What the task asks: Run through the records and show each line that includes the string "Tanzania".

Extracted records:
════════════════════

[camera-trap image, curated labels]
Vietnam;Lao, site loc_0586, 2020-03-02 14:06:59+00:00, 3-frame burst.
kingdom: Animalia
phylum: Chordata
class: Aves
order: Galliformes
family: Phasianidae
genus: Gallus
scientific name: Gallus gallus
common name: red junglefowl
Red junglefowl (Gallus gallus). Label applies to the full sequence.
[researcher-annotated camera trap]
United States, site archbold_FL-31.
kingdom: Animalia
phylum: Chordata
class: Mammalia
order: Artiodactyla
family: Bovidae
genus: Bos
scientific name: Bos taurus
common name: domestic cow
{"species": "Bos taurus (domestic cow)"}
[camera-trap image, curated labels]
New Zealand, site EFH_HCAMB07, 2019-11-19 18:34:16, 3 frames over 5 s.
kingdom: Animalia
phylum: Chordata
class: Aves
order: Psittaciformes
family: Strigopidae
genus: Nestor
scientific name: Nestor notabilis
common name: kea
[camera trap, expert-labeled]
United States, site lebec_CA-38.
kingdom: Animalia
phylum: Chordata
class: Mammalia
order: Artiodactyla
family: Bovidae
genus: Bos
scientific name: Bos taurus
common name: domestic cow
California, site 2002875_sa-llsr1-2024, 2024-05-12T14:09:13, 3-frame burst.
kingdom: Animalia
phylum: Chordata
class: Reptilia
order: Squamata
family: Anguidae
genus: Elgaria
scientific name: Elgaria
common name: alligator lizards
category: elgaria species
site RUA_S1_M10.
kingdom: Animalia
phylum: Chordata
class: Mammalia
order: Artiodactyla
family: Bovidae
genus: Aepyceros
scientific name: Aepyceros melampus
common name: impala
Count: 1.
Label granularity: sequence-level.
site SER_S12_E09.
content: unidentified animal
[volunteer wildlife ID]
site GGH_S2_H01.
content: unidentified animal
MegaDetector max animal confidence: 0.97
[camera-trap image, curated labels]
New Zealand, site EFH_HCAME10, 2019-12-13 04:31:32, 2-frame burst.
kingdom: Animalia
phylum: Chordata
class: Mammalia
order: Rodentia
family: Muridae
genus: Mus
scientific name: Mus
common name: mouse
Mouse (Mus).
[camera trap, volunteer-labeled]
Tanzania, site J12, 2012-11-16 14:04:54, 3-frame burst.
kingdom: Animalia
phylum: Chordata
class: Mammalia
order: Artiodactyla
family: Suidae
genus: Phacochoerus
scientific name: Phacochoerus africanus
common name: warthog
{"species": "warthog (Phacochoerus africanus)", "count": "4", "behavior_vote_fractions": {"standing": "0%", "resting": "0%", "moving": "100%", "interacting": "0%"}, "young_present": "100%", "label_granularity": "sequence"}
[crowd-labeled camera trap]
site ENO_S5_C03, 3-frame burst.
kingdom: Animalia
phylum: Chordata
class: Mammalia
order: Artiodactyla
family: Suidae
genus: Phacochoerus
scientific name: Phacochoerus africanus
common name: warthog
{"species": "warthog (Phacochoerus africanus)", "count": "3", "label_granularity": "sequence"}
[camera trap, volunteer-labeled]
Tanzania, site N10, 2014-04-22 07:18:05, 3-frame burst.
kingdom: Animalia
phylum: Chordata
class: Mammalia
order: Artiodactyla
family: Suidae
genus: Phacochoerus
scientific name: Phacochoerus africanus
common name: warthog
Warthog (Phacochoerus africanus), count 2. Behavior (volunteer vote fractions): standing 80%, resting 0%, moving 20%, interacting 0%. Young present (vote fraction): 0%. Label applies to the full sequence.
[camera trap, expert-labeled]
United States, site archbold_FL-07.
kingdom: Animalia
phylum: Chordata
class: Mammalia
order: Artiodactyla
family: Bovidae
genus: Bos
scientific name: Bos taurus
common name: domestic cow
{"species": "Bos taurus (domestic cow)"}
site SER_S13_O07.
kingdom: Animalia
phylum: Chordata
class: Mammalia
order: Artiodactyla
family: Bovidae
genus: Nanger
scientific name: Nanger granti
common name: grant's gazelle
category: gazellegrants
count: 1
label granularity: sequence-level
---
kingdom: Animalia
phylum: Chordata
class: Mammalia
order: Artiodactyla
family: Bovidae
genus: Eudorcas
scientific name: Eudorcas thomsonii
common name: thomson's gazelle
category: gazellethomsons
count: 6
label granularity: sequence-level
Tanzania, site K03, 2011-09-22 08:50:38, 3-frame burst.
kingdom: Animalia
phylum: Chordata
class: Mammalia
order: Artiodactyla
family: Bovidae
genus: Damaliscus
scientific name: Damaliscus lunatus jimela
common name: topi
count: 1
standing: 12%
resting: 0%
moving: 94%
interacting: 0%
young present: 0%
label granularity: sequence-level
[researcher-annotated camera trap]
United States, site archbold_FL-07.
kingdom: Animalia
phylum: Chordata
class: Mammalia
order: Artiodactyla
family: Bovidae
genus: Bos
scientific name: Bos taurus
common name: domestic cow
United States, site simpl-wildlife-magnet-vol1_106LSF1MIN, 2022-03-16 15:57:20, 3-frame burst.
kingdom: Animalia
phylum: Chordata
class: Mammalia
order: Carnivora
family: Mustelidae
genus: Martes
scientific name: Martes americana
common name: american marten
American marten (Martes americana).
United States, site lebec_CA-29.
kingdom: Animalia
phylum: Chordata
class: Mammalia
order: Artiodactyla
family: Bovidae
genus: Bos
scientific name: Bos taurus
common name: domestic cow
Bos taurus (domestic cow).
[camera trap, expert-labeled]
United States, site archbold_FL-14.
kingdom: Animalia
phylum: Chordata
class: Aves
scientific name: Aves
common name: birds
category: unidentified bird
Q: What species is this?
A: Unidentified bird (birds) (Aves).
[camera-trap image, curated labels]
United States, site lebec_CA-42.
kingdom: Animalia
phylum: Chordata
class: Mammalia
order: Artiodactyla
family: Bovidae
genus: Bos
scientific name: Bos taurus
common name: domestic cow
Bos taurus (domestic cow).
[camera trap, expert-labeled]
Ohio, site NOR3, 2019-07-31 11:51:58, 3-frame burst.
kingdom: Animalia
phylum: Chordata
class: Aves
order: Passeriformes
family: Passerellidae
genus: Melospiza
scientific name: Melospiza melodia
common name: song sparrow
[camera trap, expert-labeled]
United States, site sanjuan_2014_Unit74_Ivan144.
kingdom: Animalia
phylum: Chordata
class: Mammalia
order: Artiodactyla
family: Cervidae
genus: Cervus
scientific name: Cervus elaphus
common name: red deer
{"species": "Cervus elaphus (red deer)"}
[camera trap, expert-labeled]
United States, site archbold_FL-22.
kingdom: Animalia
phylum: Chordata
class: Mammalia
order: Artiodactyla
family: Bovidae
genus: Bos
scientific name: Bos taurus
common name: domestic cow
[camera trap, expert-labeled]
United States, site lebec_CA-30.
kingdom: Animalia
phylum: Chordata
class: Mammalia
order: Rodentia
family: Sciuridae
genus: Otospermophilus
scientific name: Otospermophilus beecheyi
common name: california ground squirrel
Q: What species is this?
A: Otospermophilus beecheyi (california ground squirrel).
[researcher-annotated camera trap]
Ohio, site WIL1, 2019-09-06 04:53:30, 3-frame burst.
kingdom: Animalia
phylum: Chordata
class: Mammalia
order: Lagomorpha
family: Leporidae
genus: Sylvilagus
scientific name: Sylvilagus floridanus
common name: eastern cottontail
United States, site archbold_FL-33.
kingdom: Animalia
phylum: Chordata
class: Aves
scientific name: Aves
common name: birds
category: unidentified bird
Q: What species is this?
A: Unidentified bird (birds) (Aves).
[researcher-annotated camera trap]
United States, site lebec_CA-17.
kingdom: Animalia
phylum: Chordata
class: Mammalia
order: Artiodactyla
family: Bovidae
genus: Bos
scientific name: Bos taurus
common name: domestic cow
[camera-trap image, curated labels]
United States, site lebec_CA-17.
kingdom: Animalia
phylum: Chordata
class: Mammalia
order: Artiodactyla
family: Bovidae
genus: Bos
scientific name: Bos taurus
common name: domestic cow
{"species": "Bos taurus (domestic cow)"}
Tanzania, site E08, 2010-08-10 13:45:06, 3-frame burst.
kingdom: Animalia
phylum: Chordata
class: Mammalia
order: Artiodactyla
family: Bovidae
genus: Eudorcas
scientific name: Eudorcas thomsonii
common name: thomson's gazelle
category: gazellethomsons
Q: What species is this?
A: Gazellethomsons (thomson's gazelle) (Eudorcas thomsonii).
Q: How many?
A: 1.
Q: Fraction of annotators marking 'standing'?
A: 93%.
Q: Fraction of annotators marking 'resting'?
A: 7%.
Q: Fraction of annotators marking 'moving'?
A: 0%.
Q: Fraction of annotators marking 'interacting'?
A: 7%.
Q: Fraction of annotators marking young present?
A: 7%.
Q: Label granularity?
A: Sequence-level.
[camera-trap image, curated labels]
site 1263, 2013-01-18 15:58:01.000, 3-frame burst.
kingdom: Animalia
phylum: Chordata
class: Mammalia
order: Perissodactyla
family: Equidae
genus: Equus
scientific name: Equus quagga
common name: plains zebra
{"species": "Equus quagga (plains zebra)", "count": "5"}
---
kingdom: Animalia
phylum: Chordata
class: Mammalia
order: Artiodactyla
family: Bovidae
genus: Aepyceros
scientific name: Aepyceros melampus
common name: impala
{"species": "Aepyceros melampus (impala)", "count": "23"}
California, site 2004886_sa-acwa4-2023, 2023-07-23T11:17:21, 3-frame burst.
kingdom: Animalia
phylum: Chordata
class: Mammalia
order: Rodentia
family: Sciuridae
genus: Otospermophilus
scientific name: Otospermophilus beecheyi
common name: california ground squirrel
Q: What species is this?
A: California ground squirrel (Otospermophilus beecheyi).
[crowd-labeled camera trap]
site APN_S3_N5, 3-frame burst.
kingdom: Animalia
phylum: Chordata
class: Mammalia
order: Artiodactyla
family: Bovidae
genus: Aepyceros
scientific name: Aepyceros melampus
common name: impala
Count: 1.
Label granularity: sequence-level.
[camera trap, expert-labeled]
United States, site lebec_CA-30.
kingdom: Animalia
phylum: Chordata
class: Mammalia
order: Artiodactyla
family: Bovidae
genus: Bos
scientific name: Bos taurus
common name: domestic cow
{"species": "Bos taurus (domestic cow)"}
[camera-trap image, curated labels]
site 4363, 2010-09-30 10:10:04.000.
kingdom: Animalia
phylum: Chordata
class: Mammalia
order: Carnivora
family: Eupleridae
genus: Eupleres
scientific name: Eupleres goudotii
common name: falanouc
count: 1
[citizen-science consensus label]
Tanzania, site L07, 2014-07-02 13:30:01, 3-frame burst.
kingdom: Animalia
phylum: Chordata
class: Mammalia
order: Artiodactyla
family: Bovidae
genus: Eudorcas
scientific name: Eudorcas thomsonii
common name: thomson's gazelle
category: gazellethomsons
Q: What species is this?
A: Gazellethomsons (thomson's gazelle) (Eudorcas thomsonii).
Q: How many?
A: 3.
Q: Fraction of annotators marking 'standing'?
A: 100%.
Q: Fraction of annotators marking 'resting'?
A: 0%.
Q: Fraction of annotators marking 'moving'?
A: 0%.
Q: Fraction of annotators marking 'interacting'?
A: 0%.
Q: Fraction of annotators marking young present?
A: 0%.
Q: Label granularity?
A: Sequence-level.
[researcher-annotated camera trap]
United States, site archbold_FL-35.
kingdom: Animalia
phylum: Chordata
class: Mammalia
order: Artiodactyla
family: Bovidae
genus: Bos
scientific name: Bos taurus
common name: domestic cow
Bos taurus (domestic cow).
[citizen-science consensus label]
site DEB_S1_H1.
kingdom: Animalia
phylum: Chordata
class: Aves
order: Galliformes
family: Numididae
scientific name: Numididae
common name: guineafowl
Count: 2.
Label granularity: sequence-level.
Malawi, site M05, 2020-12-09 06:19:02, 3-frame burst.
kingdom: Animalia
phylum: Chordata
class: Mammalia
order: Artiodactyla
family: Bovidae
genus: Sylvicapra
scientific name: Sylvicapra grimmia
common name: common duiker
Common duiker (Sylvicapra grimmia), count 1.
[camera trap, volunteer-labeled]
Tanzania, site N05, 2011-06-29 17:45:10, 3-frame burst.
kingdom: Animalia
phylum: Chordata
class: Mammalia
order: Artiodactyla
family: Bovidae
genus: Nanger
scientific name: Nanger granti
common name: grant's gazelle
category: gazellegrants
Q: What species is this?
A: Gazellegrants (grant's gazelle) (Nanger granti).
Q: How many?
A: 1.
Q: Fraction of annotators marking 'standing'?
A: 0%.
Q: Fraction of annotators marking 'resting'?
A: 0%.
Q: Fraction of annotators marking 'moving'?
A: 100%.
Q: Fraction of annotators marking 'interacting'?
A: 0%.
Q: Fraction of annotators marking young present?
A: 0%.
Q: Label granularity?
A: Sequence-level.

════════════════════

Task output:
Tanzania, site J12, 2012-11-16 14:04:54, 3-frame burst.
Tanzania, site N10, 2014-04-22 07:18:05, 3-frame burst.
Tanzania, site K03, 2011-09-22 08:50:38, 3-frame burst.
Tanzania, site E08, 2010-08-10 13:45:06, 3-frame burst.
Tanzania, site L07, 2014-07-02 13:30:01, 3-frame burst.
Tanzania, site N05, 2011-06-29 17:45:10, 3-frame burst.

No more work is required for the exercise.